Once the date of the hanging is decided the convict is taken out of the jail of the death cell and put in the another cell and then the district magistrate takes the last statement of the convict and a will is written in front of him. The prisoner is allowed to meet the person he wants to meet for the last time. He then picked up around 4 in the morning on the date of the execution. He then has to take bath and wear new cloths and after that he is taken out of the cell and according to time written on the Black warrant. It’s clearly mentioned in the Jail Manual that how many people will be present during the execution. A Doctor who signs the death certificate, Sub Divisional Magistrate who keeps a check on the process of execution, a Jailor and a Deputy Superintendent Jailor, 10 Constables and 2 Head Constables. Then Jailor drops the hankerchief and on the drop of the hankerchief the hang man them pulls the liver.
Death penalty in simple words means to take someone’s life for the wrongs he / she has committed. Death penalty is given to those people who commits and heinous crimes like Rape, Murder, Waging war against India, etc. There is a question that arises in our mind is that is it necessary to follow this practice to set an example for other criminals or for public in the country? Why there are no alternative to this action?
Who gives this right to us to take someone’s someone life?
The answer to all these questions differ from person to person. On side those who supports this action thinks that the convicts who commits any heinous crime should be given an equal punishment to their crime. They should be killed so that they could not commit any further crimes and this will going to maintain peace and harmony in our society.
On the other hand those who are against the Capital Punishment thinks that if we kills someone for the wrong he/she committed then we are making ourselves equal to that criminal.
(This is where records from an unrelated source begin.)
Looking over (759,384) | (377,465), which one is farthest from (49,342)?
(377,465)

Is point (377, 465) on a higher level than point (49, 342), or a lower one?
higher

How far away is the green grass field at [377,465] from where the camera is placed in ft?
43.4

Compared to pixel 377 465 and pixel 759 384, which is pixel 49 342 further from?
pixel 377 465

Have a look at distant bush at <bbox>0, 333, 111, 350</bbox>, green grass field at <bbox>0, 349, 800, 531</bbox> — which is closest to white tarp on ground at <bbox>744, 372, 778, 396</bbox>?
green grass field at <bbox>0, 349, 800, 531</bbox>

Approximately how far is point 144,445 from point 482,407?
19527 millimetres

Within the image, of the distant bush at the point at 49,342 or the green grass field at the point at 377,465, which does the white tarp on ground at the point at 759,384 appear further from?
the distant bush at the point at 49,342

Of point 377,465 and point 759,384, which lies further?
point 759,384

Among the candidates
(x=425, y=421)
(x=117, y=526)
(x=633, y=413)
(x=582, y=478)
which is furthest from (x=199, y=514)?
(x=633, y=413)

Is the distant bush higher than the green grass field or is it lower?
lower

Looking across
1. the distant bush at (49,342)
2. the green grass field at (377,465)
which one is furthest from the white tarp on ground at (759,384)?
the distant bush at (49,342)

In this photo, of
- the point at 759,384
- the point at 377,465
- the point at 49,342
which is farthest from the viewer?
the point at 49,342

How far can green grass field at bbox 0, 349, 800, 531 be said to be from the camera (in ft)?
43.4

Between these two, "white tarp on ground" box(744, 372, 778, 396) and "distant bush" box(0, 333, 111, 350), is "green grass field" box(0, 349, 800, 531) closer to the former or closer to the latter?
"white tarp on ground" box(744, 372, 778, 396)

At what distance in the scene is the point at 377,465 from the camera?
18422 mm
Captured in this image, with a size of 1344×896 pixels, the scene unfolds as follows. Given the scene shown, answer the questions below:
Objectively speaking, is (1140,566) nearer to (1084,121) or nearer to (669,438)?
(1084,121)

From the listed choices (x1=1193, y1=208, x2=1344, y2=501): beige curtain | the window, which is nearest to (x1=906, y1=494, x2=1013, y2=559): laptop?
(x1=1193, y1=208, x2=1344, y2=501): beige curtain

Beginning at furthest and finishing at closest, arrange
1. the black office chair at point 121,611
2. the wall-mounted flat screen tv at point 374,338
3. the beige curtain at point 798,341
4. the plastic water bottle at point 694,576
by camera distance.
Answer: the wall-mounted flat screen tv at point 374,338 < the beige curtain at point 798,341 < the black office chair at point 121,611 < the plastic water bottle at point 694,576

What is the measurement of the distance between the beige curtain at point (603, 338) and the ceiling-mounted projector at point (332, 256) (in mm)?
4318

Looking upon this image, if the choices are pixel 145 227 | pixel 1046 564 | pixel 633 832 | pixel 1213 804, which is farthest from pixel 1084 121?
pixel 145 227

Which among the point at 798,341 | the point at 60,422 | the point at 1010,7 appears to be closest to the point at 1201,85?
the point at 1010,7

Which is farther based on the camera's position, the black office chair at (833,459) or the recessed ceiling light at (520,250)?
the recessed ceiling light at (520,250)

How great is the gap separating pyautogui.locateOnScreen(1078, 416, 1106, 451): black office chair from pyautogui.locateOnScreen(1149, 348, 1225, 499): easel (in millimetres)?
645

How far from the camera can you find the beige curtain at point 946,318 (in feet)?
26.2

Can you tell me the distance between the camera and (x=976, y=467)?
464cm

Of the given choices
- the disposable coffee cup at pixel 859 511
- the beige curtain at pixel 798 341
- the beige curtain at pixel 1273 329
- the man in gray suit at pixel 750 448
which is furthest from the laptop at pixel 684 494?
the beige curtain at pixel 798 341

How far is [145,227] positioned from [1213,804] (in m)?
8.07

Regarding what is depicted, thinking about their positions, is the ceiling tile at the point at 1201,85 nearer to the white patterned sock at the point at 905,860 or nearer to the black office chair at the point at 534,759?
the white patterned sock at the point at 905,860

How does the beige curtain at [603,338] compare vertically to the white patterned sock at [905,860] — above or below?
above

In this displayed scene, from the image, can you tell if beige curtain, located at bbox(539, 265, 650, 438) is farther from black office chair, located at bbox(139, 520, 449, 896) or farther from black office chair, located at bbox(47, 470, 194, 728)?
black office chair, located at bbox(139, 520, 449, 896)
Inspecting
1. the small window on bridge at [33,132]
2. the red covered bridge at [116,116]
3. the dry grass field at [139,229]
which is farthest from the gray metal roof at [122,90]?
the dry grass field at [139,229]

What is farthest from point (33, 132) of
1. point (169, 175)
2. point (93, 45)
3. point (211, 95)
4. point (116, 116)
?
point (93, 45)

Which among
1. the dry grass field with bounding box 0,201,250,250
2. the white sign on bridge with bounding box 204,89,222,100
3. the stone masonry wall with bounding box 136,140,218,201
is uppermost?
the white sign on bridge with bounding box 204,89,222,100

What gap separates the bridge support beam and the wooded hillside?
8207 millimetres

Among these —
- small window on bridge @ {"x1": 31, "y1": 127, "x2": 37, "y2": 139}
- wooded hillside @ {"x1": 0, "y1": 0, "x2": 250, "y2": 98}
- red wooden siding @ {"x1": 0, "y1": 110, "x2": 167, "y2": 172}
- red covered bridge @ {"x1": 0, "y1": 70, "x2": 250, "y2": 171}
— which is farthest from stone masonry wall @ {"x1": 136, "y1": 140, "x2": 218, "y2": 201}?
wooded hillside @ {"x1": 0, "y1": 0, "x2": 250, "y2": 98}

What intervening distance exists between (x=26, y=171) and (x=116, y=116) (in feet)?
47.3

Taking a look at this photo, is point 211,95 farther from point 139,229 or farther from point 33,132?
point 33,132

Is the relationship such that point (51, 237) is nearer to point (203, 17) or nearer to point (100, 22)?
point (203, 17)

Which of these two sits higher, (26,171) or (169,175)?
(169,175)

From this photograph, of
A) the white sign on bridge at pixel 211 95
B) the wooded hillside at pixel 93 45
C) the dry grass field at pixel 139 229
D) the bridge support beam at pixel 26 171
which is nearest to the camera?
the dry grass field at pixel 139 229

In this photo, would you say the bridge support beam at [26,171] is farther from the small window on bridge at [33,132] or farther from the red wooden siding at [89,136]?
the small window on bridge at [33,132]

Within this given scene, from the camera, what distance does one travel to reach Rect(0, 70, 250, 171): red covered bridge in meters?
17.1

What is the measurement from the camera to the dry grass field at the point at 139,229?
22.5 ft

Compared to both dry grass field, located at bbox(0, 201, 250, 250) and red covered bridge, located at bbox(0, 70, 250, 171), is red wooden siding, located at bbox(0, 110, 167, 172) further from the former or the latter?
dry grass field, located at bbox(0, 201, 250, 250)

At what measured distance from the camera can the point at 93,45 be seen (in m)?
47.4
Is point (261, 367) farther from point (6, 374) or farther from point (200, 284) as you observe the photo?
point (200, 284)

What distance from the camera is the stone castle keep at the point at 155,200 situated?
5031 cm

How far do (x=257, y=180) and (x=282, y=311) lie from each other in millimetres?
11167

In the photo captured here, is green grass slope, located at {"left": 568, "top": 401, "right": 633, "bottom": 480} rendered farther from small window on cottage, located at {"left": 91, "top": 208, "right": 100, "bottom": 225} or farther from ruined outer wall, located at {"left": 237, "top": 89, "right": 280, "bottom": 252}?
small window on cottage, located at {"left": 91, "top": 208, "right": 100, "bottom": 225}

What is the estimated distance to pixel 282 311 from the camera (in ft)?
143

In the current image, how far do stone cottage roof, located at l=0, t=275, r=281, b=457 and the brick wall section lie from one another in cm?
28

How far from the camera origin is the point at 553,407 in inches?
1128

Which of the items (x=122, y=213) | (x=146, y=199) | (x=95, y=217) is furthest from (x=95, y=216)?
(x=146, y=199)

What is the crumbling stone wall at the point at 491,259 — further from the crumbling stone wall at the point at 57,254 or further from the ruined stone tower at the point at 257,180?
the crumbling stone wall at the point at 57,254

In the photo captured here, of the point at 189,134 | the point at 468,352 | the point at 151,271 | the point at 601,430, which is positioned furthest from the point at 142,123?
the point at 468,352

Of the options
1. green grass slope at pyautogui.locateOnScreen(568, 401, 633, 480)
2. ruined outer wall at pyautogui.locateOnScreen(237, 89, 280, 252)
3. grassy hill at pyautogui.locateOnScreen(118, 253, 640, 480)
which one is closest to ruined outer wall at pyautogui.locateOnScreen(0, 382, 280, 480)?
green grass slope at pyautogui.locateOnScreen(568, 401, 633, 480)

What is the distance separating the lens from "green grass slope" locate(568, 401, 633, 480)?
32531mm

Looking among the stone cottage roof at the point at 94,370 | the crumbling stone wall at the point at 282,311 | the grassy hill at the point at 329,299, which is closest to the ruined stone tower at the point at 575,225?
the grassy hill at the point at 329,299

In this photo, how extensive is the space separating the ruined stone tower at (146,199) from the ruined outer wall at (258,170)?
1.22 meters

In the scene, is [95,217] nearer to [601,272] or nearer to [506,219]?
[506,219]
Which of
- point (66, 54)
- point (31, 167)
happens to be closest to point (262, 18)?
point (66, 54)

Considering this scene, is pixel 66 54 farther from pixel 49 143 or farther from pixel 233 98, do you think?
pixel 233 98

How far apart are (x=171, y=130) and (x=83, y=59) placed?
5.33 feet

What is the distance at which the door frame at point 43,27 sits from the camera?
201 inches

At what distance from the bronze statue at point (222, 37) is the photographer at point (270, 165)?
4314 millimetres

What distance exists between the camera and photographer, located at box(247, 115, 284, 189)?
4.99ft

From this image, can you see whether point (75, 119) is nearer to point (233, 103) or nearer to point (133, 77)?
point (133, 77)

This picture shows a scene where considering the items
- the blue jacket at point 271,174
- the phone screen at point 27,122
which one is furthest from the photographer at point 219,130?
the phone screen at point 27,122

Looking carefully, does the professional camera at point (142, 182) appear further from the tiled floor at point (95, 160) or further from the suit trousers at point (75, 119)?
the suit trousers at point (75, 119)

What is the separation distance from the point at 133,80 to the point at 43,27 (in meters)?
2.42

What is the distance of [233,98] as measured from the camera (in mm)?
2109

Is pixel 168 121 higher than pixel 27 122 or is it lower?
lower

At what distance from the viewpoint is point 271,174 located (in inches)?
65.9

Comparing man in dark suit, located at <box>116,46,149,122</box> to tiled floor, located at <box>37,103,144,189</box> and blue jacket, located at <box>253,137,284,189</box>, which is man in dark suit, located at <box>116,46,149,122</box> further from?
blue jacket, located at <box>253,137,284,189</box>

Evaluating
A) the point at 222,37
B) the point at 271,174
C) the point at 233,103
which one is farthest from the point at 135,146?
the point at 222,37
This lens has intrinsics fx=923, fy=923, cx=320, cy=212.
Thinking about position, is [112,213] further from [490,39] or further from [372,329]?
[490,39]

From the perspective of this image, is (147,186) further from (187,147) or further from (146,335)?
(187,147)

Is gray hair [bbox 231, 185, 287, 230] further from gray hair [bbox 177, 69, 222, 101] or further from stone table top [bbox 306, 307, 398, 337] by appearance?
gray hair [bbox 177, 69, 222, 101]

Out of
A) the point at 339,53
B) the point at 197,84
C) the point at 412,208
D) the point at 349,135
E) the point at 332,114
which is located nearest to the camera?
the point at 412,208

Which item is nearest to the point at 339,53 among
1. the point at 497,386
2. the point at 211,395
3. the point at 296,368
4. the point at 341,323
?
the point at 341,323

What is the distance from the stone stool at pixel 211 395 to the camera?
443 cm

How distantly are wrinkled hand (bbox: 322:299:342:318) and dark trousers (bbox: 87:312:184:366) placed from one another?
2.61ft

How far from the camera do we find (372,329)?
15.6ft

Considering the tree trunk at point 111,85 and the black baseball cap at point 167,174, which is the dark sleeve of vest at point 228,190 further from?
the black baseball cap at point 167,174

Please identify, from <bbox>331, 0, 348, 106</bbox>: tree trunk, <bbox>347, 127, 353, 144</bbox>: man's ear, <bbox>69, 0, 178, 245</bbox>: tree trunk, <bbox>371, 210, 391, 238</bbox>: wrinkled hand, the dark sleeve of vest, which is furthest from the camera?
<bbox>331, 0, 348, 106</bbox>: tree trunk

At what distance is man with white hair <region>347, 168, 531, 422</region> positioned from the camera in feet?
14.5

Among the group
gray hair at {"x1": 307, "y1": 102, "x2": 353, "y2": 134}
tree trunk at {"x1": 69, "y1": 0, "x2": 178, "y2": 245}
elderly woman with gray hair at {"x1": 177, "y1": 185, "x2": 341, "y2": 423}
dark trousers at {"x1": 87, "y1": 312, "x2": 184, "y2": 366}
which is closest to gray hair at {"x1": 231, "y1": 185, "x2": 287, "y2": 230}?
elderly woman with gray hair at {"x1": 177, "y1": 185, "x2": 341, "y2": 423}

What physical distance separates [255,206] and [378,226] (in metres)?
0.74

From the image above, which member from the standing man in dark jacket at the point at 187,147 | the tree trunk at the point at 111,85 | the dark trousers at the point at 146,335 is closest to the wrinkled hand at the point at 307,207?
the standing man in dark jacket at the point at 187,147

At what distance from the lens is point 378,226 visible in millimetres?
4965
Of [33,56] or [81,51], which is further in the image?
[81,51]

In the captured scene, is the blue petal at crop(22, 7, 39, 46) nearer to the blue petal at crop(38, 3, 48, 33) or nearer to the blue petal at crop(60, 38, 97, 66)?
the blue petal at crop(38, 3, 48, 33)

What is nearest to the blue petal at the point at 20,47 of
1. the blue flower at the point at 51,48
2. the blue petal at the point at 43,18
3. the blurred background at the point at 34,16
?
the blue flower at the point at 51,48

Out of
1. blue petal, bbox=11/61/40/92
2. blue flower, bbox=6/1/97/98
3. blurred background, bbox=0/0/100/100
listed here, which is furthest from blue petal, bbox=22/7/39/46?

This means when we takes someone’s life then we are going against the human rights of someone, then we are also criminals. The other reason is that there are no proofs that shows that death penalty actually reduces crimes in future in the country.
There are many arguments in favour or against the death penalty, but it is totally upon us that what according to us is the strong argument and on that only we should take the decision that ”Is Capital Punishment is Justified or not?”